Minutos antes de la entrega de medallas a los planteles de Argentina y España y de la posterior consagración del equipo europeo, decenas de miles de hinchas reaccionaron con un sonoro repudio mediante silbidos y abucheos al momento en que fueron anunciados el presidente de Estados Unidos, Donald Trump, y la máxima autoridad de la FIFA, Gianni Infantino.
El rechazo generalizado se escuchó con fuerza en todo el recinto deportivo, opacando por un instante el protocolo previo a la entrega del trofeo.
Un operativo de seguridad inédito y protección blindada
Trump and Infantino are loudly jeered as they walk out to present the World Cup trophy. pic.twitter.com/sqxPd0o2CS
— Adam Schwarz (@AdamJSchwarz) July 19, 2026
La presencia del mandatario estadounidense exigió un despliegue operativo sin precedentes en la historia del certamen. Donald Trump arribó al complejo deportivo minutos antes del pitazo inicial bajo la custodia de un imponente dispositivo de las fuerzas de seguridad locales y federales.

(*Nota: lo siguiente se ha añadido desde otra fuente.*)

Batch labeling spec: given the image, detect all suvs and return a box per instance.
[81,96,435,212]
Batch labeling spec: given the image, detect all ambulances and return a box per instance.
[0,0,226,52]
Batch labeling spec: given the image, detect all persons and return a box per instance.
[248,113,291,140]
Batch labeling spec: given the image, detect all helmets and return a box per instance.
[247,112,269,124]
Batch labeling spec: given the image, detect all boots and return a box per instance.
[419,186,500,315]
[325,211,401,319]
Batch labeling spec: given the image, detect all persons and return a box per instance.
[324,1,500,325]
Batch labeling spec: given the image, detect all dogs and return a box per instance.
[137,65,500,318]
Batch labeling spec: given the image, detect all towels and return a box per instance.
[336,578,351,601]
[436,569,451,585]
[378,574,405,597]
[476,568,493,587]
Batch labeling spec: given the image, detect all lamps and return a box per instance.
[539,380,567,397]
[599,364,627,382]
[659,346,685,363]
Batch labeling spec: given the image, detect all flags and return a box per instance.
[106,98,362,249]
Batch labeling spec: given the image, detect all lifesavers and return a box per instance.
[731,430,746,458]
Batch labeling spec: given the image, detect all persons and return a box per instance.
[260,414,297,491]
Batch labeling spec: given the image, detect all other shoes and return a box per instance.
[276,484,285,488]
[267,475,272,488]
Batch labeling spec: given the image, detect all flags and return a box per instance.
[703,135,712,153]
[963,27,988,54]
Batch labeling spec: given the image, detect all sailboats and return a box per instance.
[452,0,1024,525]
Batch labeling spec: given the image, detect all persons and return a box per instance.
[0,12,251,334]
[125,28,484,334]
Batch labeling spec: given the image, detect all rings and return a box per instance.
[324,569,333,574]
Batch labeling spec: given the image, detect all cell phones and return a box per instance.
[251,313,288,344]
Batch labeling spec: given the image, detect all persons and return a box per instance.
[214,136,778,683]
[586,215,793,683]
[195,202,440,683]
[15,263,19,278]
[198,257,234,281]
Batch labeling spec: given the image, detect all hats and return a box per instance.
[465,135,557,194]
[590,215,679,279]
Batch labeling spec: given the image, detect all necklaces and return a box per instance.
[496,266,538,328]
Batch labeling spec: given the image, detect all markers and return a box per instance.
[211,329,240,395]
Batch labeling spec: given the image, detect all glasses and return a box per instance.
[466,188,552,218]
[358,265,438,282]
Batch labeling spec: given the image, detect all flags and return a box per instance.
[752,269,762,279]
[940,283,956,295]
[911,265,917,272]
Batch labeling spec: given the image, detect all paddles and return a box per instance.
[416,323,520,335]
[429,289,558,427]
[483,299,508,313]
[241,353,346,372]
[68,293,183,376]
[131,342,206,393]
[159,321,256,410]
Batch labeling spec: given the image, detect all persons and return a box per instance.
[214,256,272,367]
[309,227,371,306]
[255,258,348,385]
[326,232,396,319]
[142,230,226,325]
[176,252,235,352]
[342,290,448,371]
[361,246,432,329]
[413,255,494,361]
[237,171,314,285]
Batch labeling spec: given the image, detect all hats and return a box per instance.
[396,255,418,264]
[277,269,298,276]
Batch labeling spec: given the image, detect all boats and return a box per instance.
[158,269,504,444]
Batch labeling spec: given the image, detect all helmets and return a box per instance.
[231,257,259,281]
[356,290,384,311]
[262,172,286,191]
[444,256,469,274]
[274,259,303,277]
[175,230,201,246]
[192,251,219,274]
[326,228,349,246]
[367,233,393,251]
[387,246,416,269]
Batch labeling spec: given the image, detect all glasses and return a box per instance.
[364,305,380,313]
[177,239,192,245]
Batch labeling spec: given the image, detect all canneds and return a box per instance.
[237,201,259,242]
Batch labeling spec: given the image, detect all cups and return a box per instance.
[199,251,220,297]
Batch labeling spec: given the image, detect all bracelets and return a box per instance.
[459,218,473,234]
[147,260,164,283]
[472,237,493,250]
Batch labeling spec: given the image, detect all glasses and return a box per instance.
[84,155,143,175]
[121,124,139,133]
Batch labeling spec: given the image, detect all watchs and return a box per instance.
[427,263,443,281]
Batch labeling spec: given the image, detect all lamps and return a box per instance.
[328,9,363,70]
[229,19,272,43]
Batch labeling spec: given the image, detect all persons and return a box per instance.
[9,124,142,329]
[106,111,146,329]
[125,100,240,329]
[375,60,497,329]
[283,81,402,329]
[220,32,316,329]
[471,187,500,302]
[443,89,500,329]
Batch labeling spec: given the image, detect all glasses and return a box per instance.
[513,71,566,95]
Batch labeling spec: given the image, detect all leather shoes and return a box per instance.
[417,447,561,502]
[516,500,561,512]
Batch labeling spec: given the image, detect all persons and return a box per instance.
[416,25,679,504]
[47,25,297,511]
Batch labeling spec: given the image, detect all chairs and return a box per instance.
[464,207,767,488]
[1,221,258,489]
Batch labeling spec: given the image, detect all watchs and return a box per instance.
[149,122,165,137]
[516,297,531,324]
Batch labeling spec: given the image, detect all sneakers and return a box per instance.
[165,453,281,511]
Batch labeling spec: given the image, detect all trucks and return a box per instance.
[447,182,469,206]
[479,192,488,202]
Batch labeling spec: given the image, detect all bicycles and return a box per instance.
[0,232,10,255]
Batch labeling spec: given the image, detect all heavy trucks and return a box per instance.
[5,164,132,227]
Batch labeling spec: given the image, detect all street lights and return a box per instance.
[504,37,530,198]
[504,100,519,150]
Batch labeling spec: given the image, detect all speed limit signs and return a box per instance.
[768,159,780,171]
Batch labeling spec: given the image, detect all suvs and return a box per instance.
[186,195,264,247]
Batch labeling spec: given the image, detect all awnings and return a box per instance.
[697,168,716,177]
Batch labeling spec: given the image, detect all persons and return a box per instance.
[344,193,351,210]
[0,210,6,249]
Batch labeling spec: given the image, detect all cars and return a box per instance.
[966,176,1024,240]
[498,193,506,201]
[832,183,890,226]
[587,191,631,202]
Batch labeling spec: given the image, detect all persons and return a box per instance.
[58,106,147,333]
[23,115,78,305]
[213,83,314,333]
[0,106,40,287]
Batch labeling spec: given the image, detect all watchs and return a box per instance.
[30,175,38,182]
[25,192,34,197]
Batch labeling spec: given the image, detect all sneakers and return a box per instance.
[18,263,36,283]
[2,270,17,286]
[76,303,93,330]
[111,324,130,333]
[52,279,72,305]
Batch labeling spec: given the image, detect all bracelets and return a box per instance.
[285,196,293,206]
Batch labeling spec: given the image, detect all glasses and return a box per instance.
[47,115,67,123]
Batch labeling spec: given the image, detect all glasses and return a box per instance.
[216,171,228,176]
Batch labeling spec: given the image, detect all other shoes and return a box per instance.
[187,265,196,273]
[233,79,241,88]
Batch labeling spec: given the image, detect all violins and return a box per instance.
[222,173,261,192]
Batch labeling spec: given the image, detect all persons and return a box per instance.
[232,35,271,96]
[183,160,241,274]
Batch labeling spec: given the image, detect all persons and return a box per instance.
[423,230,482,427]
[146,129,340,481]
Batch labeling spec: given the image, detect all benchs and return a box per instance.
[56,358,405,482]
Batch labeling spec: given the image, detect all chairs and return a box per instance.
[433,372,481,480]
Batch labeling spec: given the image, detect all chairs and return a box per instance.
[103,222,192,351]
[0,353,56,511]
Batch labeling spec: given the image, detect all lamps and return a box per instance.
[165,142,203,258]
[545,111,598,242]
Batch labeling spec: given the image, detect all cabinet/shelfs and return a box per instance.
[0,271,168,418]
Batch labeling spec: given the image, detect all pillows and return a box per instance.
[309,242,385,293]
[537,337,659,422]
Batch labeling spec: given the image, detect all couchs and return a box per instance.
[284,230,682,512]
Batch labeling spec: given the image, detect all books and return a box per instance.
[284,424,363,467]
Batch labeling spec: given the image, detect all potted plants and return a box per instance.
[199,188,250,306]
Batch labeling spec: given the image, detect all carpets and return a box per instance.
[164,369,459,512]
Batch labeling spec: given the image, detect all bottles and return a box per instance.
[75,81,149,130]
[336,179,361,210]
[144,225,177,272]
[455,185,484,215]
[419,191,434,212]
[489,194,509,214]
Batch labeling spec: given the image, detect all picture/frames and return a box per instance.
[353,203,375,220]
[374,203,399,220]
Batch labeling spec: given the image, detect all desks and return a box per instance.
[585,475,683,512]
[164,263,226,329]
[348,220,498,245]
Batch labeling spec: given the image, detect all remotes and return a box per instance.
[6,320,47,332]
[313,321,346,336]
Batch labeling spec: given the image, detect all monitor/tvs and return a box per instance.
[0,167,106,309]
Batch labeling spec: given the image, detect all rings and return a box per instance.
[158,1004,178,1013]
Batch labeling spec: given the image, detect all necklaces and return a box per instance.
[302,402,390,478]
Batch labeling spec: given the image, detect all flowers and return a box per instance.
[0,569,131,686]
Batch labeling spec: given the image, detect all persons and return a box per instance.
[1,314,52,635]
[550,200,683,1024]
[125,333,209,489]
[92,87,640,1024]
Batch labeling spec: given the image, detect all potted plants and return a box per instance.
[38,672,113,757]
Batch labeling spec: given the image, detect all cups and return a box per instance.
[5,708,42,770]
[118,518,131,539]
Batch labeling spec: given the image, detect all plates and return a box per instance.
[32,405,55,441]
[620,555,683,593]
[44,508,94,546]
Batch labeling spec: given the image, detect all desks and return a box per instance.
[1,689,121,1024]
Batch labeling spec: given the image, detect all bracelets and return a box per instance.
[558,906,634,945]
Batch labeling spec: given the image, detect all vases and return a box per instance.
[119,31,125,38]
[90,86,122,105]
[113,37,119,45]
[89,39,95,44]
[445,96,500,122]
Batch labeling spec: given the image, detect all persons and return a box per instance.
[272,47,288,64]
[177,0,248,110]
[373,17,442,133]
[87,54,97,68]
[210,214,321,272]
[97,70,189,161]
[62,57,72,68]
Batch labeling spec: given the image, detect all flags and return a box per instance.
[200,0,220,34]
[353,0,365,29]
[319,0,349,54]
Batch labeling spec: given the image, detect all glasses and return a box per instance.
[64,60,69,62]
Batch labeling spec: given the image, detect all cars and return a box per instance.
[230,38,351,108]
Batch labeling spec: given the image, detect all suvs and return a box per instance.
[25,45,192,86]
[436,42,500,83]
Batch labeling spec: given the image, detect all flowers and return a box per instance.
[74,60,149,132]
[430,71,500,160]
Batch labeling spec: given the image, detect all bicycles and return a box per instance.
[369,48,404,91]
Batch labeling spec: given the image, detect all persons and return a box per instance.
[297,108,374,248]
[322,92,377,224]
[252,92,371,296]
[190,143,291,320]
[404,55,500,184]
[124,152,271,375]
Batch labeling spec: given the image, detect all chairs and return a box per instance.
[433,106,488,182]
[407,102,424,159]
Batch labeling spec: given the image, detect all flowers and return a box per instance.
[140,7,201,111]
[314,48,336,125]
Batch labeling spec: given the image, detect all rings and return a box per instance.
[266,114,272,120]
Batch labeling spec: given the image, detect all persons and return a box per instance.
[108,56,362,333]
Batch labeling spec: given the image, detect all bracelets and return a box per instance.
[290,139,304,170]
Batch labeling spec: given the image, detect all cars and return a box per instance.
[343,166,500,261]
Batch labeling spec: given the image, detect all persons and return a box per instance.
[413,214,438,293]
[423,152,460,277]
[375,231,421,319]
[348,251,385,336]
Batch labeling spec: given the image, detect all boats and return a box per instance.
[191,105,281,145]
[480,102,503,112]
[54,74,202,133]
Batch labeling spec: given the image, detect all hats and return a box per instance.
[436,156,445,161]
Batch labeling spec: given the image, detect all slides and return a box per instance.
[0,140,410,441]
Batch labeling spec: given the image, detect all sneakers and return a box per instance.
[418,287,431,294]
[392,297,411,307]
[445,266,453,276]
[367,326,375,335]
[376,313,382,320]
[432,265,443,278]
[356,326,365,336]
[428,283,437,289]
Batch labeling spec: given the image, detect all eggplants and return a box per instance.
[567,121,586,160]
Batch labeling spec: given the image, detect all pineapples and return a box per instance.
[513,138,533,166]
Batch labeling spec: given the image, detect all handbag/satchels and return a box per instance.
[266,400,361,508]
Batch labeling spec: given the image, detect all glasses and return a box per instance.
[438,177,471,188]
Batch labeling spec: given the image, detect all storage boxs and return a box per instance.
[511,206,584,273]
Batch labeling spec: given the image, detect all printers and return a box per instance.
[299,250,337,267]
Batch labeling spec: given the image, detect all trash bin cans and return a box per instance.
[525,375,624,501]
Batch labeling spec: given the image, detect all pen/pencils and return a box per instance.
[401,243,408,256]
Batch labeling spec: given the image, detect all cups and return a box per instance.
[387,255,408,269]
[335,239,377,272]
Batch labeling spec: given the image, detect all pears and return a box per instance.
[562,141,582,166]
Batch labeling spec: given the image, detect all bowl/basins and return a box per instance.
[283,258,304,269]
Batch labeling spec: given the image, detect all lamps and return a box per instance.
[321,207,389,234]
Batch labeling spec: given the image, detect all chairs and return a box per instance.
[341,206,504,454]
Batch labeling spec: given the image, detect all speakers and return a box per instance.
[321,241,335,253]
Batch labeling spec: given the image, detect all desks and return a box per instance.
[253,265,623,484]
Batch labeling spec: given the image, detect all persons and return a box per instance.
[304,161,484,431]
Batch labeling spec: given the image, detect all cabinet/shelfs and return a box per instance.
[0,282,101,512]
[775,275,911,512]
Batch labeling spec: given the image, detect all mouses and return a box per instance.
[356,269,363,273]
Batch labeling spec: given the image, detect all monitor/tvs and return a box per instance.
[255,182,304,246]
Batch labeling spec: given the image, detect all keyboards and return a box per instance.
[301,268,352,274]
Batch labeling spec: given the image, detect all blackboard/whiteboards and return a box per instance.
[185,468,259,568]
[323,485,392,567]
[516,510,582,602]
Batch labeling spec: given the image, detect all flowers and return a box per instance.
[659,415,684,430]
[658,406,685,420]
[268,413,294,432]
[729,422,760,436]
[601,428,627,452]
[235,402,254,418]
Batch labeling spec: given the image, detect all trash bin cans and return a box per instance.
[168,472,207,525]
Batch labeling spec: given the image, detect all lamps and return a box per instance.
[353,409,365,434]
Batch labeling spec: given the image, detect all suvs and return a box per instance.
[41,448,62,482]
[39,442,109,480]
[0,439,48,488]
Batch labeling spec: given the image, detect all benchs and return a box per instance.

La llegada del jefe de Estado se hizo evidente para los asistentes debido al sobrevuelo a baja altura de tres helicópteros Marine One, aeronaves utilizadas de manera habitual para los traslados oficiales del presidente. Dentro del estadio, el mandatario observó el encuentro protegido por un vidrio blindado en su ubicación de preferencia.
Controles del Servicio Secreto y anillos de exclusión
Para garantizar la integridad de las autoridades presentes, la organización implementó un estricto anillo de exclusión alrededor del MetLife Stadium. Miles de espectadores debieron superar minuciosas instancias de verificación para acceder a las tribunas.
El protocolo de ingreso incluyó el paso por múltiples controles con escáneres de alta tecnología, revisiones corporales y palpaciones a cargo de agentes del Servicio Secreto y de diversas corporaciones policiales. A su vez, el operativo contó con la presencia de personal de inteligencia y efectivos armados desplegados en puntos estratégicos de todo el perímetro.